(Supplied passage Opens)

Nowadays, I take a lot of photos in a shoot – probably about 500 at a minimum, but more likely a few thousand if I’m on-site for more than an hour or so. Gig photography mandates this a bit and in the more extreme venues you can end up ‘scattergunning’. As I carry the EOS 5D Mark II and shoot in full RAW it’s inevitable that a shoot will eat up at least a 16GB memory card (probably a lot more) so I need stacks of memory cards for when I’m out on the road and can’t process the photos in a hurry.
Browsing around I happened upon 7dayshop.com. I’ve picked up some cheap flash memory from them in the past (2GB no-name SD cards for the DAB radio and the kids’ cameras) which was fine, so splashed out on a few 32GB Kingston Elite Pro CF cards. The first big shoot after they arrived was Pride London 2010: in previous years I ate up 70GB just shooting JPEG, this year shooting RAW it was going to be utter carnage on the memory side – we’re talking at least 25MB an image here.
(I also bought a Vosonic digital wallet with a 500GB hard disk in it, useful for dumping off photos if I ran out or in case of unexpected issues – I’m quite glad I did that, in hindsight.)
During the course of the day, the Kingston cards performed well. Slow to write but you don’t expect blistering speeds for a penny shy of £60, and the occasional check in review mode showed the images were writing nicely. Simon (who was photographing with me) began running out of CF, and he’d obtained some 16GB Kingston cards so I offered to dump the images onto the Vosonic; we sat down for a quick pint while they copied, the Vosonic chugged through the first few then reported a corruption of the card! Er, what? The images were fine on the back of the camera, we checked again. It was stumbling on one pic so Si deleted it off using the camera, we tried again. It chugged through, then stumbled on a different image. Uh oh. I can’t remember what we did then – probably switched to another card or I lent Si one, I honestly don’t know. Either way, that was the first sign the Kingston cards weren’t up to scratch.
Fast forward to post-shoot when I started dumping images onto my laptop. 32GB of images from one of the Kingston cards and it seemed the computer didn’t recognise it using my USB card-reader – I panicked a little, and connected the camera up directly to the laptop… where it read fine. Phew, but still worrying. I tried it with another reader (I’ve got several card-readers) and all of them exhibited the same behaviour with this particular 32GB card: will read in the camera directly, won’t read on anything else.

(Supplied passage Closes)
(Information Opens)

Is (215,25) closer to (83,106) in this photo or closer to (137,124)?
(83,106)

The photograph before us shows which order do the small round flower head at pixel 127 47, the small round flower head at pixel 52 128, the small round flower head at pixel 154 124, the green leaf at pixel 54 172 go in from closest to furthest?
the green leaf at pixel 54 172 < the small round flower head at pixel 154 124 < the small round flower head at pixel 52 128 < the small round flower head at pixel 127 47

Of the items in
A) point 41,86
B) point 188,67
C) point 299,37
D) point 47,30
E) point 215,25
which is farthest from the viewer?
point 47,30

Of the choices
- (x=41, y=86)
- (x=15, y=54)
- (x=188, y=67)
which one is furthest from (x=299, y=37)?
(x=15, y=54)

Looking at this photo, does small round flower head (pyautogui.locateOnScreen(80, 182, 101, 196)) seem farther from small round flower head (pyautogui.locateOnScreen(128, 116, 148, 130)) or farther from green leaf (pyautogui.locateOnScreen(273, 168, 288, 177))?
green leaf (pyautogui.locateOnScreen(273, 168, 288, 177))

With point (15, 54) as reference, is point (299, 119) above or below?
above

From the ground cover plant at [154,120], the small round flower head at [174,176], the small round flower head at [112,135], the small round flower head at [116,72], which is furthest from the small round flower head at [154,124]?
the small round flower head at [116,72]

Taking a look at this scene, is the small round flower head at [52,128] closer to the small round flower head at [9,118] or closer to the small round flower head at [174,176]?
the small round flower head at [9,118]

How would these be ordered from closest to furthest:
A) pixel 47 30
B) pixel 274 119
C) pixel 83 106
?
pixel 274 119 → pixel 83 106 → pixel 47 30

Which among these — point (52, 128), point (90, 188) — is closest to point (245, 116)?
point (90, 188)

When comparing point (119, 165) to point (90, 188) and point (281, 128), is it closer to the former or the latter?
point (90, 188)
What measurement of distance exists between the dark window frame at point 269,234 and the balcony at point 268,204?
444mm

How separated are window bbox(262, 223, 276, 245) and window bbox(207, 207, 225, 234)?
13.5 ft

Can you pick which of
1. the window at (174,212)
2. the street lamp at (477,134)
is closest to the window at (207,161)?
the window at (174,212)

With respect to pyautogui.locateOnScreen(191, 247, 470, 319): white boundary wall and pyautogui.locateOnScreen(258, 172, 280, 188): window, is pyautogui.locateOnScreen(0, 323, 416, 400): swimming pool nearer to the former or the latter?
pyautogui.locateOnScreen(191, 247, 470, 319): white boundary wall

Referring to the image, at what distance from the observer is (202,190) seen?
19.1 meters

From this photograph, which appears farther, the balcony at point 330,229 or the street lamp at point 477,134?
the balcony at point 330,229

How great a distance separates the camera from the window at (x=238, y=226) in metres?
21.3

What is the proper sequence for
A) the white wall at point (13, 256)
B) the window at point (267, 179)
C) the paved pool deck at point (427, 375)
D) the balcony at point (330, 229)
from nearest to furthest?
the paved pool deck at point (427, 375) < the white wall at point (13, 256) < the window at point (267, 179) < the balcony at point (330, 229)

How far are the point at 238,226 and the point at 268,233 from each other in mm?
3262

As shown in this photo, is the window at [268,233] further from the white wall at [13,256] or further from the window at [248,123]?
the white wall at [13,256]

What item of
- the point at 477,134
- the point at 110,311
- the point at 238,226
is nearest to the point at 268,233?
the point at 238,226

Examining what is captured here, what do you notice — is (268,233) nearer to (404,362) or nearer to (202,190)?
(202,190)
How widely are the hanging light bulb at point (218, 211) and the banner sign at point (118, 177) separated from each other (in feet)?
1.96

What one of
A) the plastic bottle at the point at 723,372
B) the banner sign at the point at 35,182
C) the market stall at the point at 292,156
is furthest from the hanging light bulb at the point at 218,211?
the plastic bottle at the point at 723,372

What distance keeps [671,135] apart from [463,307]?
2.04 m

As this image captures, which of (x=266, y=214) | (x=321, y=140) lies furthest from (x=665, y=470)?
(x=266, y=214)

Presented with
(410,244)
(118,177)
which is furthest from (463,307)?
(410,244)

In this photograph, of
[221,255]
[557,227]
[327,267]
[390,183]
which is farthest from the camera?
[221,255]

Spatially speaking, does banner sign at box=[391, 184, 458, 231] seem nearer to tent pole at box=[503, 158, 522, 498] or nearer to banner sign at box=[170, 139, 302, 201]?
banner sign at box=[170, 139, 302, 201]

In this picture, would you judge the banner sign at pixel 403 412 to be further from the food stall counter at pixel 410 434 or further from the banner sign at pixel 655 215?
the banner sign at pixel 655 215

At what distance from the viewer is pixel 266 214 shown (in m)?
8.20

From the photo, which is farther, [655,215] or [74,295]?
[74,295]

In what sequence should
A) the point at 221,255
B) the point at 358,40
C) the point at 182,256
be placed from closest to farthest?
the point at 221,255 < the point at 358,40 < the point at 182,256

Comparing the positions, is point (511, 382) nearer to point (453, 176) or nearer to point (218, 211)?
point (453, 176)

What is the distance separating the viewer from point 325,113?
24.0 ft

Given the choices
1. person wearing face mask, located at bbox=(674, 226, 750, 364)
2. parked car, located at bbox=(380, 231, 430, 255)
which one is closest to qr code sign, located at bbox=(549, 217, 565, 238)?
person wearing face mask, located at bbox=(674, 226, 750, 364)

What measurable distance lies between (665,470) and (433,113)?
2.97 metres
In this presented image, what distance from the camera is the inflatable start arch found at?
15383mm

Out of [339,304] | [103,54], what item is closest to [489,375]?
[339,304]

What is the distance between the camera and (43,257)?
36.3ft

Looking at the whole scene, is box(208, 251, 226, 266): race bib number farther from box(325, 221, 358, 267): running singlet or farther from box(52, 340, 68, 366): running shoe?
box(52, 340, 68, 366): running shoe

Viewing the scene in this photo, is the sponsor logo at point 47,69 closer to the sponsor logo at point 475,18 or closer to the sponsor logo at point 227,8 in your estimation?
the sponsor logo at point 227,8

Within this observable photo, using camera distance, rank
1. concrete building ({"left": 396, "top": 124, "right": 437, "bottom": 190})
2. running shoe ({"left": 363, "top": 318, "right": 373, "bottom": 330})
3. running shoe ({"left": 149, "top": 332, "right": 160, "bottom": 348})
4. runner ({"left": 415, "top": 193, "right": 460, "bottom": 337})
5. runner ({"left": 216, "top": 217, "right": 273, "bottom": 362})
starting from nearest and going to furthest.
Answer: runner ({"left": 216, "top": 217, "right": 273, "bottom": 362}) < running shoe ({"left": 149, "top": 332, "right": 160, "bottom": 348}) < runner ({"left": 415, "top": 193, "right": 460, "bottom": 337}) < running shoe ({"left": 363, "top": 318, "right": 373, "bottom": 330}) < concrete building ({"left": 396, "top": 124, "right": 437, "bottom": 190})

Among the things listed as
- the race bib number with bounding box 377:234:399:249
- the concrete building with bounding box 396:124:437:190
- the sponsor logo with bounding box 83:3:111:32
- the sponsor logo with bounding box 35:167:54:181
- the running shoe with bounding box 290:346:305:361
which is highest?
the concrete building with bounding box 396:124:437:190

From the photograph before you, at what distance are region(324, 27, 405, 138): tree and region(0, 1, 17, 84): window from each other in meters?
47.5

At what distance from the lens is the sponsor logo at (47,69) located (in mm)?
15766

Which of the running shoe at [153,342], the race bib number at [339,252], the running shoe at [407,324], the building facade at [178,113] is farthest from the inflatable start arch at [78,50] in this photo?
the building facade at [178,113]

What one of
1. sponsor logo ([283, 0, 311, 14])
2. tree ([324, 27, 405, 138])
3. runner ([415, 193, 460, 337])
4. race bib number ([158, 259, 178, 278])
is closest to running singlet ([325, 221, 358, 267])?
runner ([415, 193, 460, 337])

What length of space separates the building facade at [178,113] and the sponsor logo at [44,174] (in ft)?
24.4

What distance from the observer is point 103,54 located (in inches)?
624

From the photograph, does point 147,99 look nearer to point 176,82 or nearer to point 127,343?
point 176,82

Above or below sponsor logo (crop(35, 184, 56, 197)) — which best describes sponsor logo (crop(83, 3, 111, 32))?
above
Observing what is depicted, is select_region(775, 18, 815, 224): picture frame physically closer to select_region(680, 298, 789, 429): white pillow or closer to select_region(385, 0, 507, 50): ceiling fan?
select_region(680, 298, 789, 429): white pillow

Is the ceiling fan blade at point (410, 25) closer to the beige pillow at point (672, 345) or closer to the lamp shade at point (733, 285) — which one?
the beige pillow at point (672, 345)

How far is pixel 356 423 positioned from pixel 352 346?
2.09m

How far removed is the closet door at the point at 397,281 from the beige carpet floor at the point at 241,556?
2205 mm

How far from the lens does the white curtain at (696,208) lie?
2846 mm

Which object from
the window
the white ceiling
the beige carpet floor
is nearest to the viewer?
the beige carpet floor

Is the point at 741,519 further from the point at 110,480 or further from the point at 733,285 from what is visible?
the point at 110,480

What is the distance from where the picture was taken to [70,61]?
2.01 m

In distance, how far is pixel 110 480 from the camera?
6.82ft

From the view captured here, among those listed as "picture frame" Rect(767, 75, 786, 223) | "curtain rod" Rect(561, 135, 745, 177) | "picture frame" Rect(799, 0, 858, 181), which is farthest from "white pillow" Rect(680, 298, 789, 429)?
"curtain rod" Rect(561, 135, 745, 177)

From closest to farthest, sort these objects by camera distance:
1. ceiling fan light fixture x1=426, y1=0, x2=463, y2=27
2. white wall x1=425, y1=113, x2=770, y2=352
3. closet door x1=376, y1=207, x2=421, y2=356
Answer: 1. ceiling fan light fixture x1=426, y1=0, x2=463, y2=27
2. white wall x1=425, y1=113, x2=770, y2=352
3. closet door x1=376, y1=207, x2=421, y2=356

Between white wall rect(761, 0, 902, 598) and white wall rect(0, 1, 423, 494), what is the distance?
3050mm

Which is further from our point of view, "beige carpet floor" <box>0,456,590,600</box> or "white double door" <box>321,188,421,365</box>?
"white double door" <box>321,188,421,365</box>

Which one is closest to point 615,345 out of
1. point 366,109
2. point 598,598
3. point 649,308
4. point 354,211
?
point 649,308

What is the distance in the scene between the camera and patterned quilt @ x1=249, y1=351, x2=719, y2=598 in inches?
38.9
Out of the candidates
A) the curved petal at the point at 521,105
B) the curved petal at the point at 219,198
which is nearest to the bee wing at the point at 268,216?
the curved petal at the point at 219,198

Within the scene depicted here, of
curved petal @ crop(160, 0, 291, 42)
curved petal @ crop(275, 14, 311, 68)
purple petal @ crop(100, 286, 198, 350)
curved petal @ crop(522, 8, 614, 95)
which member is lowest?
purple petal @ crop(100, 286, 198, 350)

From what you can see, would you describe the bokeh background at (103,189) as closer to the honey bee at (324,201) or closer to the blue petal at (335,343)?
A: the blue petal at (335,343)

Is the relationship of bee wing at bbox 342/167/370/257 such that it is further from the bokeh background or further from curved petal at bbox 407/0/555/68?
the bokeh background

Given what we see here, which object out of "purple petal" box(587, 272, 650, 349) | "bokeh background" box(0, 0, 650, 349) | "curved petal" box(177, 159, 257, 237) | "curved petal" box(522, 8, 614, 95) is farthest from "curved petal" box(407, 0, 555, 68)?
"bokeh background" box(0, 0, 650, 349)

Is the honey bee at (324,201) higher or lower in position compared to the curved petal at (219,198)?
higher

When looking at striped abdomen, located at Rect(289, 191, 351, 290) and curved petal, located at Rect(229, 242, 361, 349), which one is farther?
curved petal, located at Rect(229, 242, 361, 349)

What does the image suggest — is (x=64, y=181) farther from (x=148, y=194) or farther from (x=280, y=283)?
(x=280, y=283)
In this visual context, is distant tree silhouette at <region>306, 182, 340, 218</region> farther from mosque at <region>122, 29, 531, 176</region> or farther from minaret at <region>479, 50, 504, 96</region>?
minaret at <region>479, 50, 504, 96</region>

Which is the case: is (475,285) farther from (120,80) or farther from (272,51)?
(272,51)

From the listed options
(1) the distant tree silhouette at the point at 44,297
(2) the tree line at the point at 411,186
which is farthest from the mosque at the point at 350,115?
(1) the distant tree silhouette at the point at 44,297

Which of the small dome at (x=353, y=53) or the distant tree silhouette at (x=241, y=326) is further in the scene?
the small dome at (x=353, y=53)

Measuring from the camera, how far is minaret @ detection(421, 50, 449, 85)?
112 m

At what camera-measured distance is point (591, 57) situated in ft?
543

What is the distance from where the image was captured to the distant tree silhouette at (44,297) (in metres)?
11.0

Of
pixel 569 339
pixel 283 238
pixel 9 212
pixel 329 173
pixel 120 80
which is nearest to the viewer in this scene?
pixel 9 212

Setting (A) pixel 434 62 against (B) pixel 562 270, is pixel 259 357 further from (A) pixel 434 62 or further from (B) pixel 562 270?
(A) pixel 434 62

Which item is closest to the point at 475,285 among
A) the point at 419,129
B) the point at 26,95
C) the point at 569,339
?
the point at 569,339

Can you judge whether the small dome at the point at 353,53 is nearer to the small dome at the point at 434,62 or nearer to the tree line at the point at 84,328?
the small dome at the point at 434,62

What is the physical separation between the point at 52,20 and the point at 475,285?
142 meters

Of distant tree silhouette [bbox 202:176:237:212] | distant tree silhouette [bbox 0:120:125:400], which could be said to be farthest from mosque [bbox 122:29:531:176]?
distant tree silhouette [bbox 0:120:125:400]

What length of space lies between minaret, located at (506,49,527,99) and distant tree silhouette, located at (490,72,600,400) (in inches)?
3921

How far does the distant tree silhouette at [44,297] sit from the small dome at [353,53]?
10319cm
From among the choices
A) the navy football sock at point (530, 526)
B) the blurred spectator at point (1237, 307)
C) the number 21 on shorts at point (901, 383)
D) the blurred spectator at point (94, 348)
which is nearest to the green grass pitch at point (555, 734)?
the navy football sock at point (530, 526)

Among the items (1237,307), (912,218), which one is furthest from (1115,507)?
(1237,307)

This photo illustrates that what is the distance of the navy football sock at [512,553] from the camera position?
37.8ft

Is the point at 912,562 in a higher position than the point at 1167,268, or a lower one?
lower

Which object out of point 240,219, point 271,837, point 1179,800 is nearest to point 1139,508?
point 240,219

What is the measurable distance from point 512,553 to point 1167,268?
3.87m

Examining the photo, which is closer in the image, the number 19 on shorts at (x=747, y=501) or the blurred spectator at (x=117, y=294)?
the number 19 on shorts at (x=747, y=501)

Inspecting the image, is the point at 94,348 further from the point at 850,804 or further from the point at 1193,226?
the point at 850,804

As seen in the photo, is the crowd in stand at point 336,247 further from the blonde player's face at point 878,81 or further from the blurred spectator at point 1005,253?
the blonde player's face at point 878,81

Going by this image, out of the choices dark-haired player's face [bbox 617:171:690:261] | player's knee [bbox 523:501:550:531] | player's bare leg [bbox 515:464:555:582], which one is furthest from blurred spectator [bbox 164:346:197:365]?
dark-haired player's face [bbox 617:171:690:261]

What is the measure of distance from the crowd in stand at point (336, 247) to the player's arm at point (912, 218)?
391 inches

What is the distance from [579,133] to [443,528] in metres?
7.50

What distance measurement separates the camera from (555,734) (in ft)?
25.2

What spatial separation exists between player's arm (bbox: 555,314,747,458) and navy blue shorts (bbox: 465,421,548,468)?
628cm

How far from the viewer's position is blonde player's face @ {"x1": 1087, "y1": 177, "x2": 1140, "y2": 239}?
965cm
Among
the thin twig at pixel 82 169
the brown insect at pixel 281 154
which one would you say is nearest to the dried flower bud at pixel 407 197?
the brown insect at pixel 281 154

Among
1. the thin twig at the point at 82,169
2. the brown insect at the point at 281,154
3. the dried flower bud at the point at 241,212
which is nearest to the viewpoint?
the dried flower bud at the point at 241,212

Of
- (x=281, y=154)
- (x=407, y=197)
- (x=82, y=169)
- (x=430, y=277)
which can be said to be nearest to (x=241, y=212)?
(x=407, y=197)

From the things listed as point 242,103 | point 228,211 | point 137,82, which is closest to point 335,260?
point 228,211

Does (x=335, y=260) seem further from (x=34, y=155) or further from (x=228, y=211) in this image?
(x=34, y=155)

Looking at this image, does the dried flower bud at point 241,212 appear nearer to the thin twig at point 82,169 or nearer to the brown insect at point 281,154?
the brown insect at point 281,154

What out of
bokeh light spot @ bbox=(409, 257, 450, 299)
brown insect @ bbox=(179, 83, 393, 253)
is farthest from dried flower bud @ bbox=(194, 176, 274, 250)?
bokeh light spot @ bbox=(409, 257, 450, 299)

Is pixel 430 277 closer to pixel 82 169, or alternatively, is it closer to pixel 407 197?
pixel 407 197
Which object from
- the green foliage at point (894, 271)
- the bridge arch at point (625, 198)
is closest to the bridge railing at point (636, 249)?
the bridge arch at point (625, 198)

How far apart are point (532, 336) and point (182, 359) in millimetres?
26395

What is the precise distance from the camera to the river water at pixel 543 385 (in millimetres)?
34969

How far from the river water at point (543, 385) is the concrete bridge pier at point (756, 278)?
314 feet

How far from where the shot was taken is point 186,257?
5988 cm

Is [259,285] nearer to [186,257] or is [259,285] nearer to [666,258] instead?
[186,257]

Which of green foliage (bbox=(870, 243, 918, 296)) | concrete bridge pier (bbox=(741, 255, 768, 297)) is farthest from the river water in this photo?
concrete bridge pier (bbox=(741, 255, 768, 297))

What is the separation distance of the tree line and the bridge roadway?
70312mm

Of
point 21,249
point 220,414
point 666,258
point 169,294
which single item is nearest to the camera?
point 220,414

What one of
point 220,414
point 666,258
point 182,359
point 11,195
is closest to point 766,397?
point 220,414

(Information Closes)

**Task list**
**a.** List each distinct storage size given in gigabytes in the post about memory cards, in the order they first appear.
**b.** Please transcribe the post about memory cards word for word, starting at "Browsing around I" and ending at "that, in hindsight.)".
**c.** Go on with the post about memory cards, picking up after its final sentence.

**Task-by-task answers**
**a.** 16GB, 2GB, 32GB, 70GB, 500GB

**b.**
Browsing around I happened upon 7dayshop.com. I’ve picked up some cheap flash memory from them in the past (2GB no-name SD cards for the DAB radio and the kids’ cameras) which was fine, so splashed out on a few 32GB Kingston Elite Pro CF cards. The first big shoot after they arrived was Pride London 2010: in previous years I ate up 70GB just shooting JPEG, this year shooting RAW it was going to be utter carnage on the memory side – we’re talking at least 25MB an image here.
(I also bought a Vosonic digital wallet with a 500GB hard disk in it, useful for dumping off photos if I ran out or in case of unexpected issues – I’m quite glad I did that, in hindsight.)

**c.**
One of the 16GB CF cards began showing the same symptoms last week, in the middle of a shoot in Hull. Popped it into the Vosonic where it refused to completely read the card and I ended up using Cardrescue to get the images back. Another pit-of-the-stomach moment, one I can do without.
Since then I’ve done a bit of digging and asking around – three friends are reporting that the cheap Kingston cards cause issues for them, and a discussion on a maillist yielded a link to criticism of Kingston’s MicroSD cards and another FAQ on Kingston CF compatibility. It all points to Kingston rebranding cheap cards and using new microcontrollers from about 2009 onwards which perhaps don’t meet with the electrical specifications demanded by the CF interface.
Needless to say I won’t be buying Kingston again, and now I have about 80GB of CF cards I don’t trust. An expensive mistake, but not as expensive as if I’d lost a shoot completely (I’ve since replaced the Kingston cards with Sandisk and verified they are genuine).
September 11, 2010 at 12:01 pm
I have to comment to add a "+1" ..! I had a 8GB Kingston MicroSD card die on me earlier inthe year. It was the one I used in my phone, so didn’t have a lot that was actually important on it, however I did lose a fair few camera "snaps" that I was annoyed about.
To be fair to them, I filled in an RMA on Kingston’s website, sent it in, and they replaced it without quibble..
They used to be a "safe" brand.. It seems that is is no longer the case.